Source data Block Start

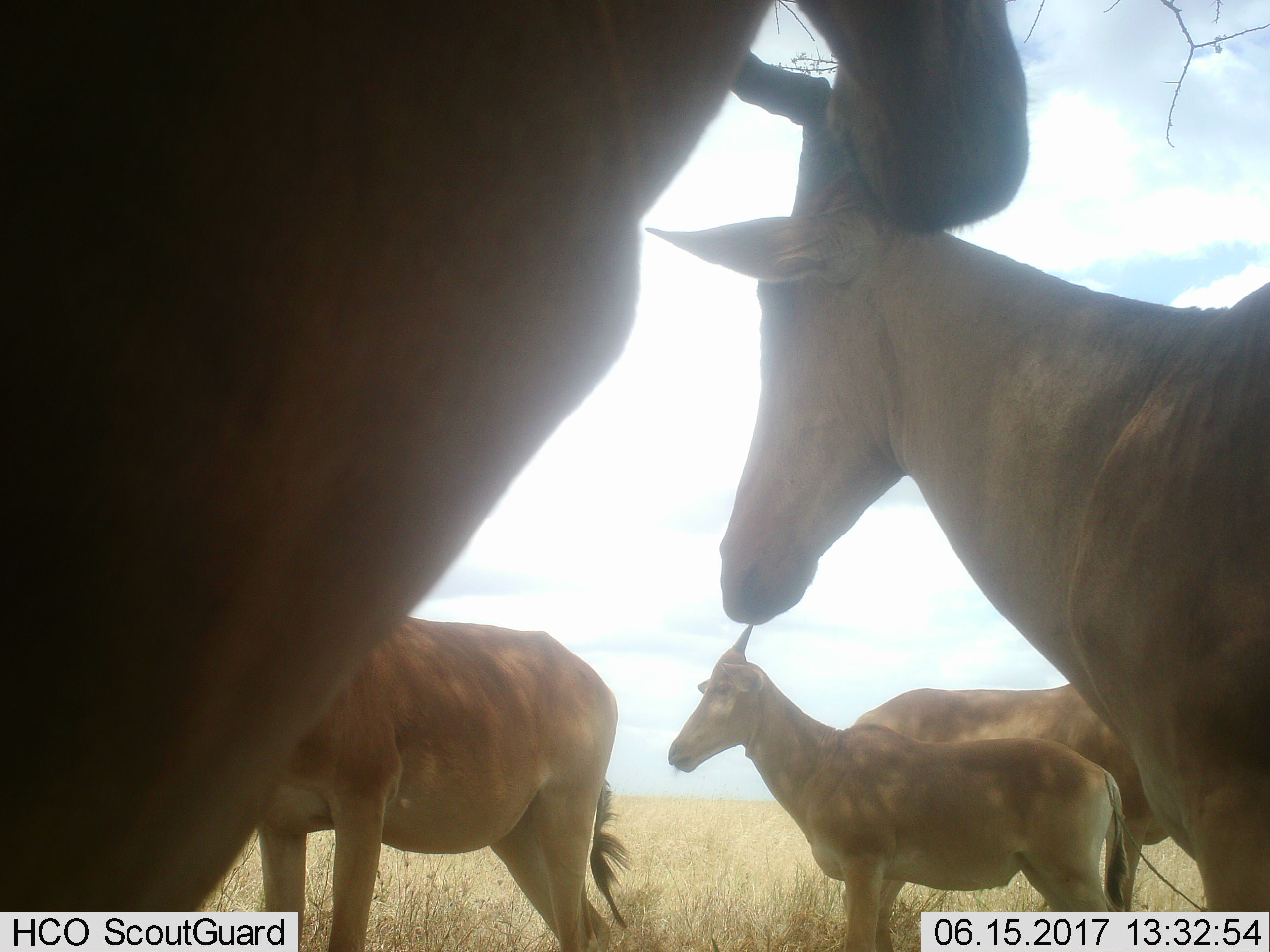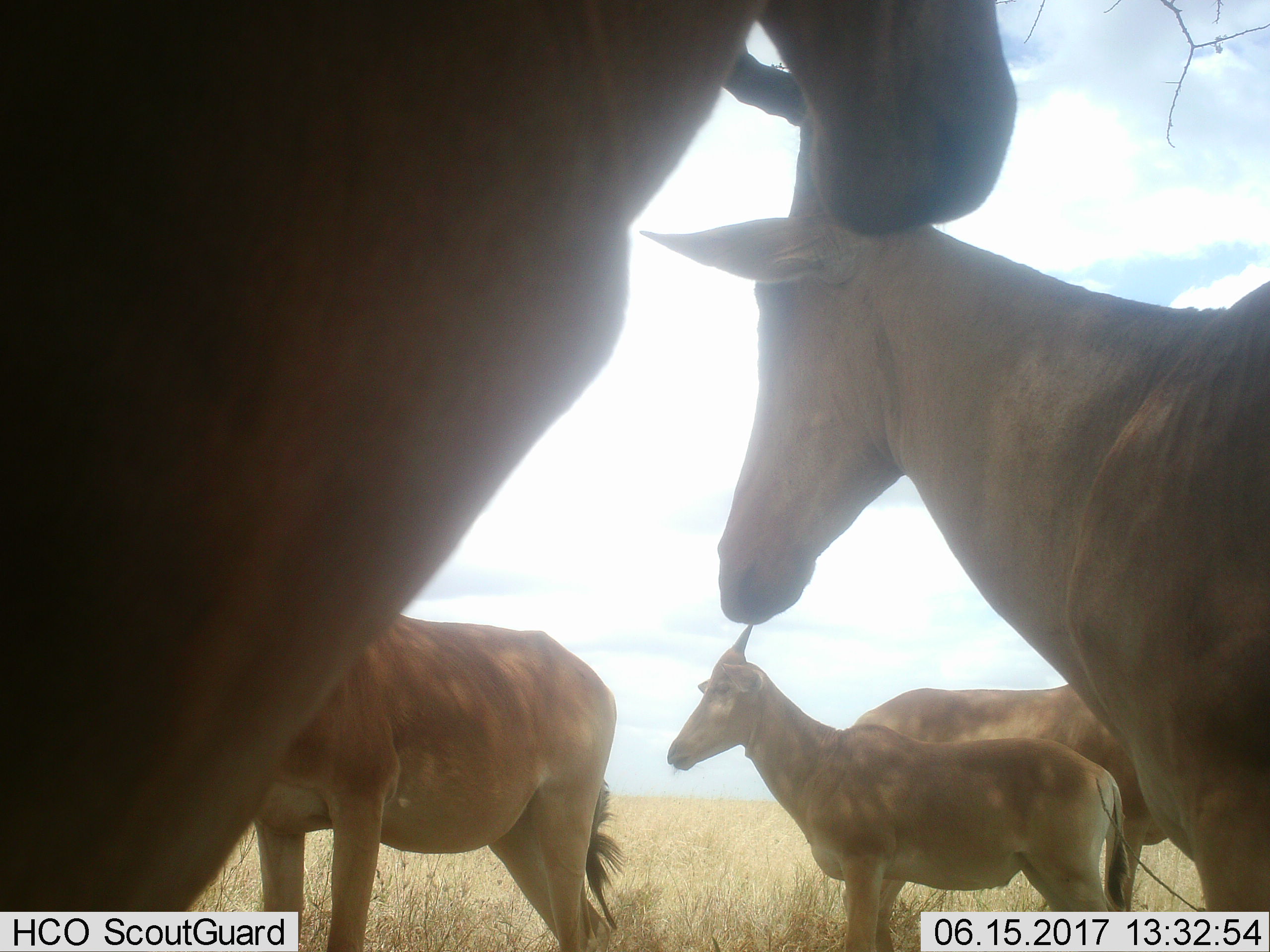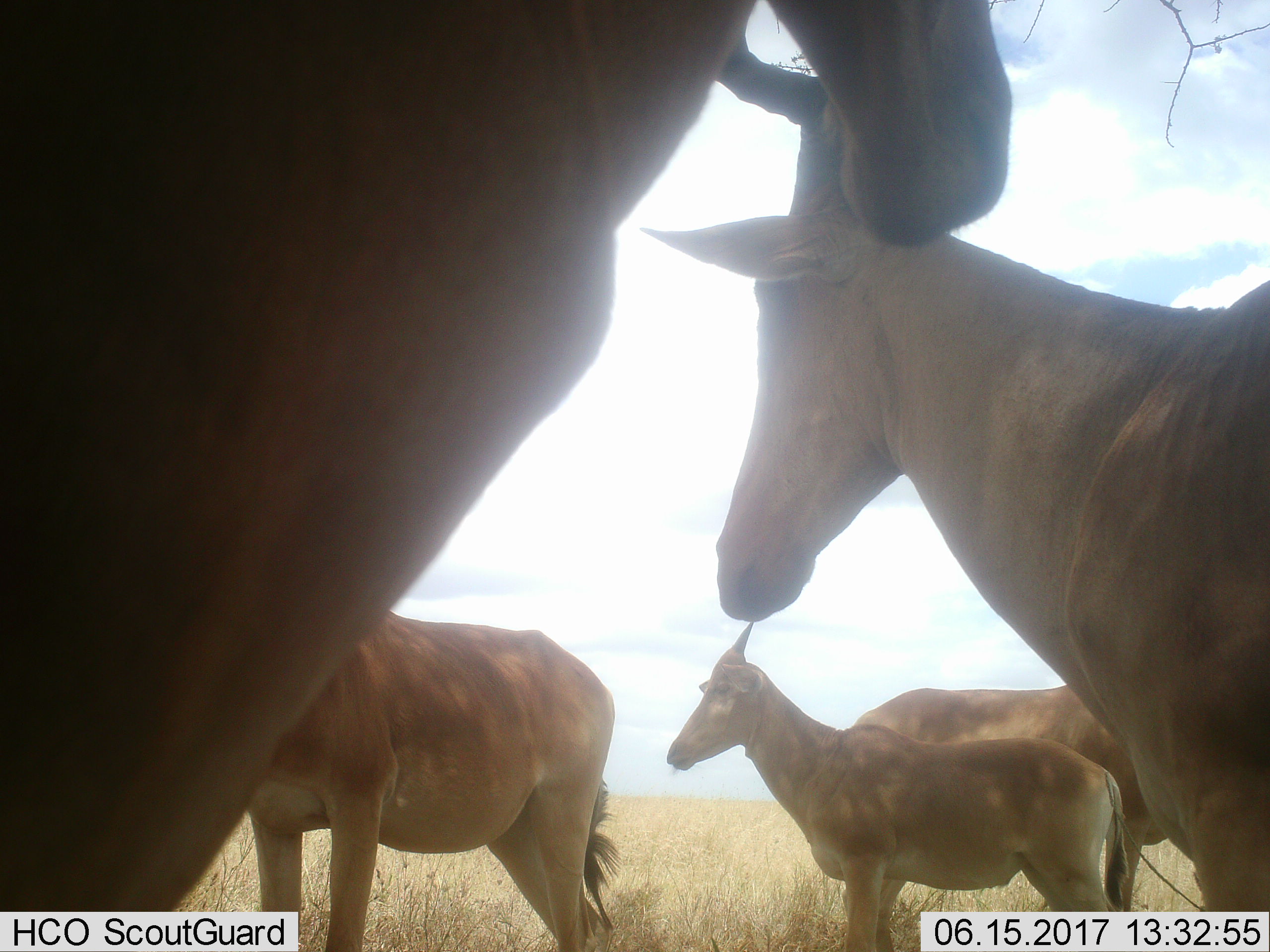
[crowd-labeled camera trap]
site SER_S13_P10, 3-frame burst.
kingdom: Animalia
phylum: Chordata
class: Mammalia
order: Artiodactyla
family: Bovidae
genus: Alcelaphus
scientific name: Alcelaphus buselaphus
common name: hartebeest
Hartebeest (Alcelaphus buselaphus), count 5. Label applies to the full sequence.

Source data Block End

## What needs to be done
Set down each line from the line containing "family: Bovidae" through the final line of the data, exactly and with nothing added.

## Your solution
family: Bovidae
genus: Alcelaphus
scientific name: Alcelaphus buselaphus
common name: hartebeest
Hartebeest (Alcelaphus buselaphus), count 5. Label applies to the full sequence.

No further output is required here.